WHAT IS ASKED:
Continue the forum thread about the fish slaughter on the Betsie River, starting right after its last post.

SUPPLIED TEXT:
[start]
# C.o.'s of benzie HELP



## J's chai latte (Nov 6, 2010)

Please for love of the sport, Stop the slaughter on the betsie. What i seen with my son on the river today absolutely made me sick. We need more foot patrol at the rivers in this area. The honor system DOES NOT WORK. And to the four guys in 40 yards that i saw rip 5 kings apiece and kill themfor a total of 20 I hope you get yours:rant:


----------



## fishonjr (Feb 16, 2006)

Did you call the RAP hotline?


----------



## Mstash (Sep 18, 2004)

Can you post the Number so I can use it when I get up there Thanks


----------



## toto (Feb 16, 2000)

Definately call the hotline, sorry I don't have the number handy, but it can be found on the DNR website. The CO's in that area do a good job, but hey they can't everywhere at once. I 've seen them there in the past quite a bit, surprised they aren't there now.
[end]
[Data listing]
[start]
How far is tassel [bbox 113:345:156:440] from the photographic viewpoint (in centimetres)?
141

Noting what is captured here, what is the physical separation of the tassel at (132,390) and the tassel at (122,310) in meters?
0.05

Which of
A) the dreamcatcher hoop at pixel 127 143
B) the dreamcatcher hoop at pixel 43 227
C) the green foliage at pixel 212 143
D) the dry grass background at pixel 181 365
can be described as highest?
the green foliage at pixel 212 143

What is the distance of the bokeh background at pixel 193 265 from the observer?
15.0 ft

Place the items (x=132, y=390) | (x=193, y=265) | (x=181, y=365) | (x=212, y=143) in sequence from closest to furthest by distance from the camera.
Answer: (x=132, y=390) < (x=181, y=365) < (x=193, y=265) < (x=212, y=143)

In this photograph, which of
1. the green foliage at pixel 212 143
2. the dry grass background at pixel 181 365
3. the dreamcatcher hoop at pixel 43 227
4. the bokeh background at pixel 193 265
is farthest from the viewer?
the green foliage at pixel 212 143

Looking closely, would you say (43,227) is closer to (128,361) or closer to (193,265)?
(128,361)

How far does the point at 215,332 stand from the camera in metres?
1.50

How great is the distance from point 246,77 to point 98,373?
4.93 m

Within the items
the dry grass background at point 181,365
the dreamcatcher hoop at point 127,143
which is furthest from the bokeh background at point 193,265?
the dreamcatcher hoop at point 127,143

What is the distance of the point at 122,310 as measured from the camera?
[end]
[start]
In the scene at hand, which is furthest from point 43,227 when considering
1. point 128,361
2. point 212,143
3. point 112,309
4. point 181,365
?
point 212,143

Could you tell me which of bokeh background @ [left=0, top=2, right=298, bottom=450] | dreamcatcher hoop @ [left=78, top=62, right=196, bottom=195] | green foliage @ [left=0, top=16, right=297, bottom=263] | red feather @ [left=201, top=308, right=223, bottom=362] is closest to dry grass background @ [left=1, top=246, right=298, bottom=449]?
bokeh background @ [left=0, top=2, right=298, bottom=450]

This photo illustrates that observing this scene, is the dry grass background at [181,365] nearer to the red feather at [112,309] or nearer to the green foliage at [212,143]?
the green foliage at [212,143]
[end]
TASK ANSWER:
----------



## malainse (Sep 2, 2002)

"Report All Poaching" hotline... 1-800-292-7800.













http://www.michigan.gov/dnr/0,1607,7-153-42199_43145---,00.html


----------



## J's chai latte (Nov 6, 2010)

Just want to be clear, i am not saying the co's are not doing a good job, i would just like to see the river patrol a little more during the push. It is obvious to everyone who enjoys fishing that there is a overload of rip and ropers during this time. My understanding is it is very difficult to control this but i would sure like to see more done, not to mention the five fish limit. I sure hope they are still making their journey for my grandkids in 15 years.


----------



## johnnie555 (Jan 25, 2005)

They have traffic light camera's in place in certain parts of this country, why not some cameras put in place where a lot of this sort of stuff takes place? Such as tippy, the lil man Wier, Homestead and so on.. Could probably be controlled remotely by a DNR officer from his truck down the road, in his house or in another county for that matter, could all be done remotely on a laptop. Hell it would probably pay for itself within a week..:lol:


----------



## murraydrew (Oct 11, 2006)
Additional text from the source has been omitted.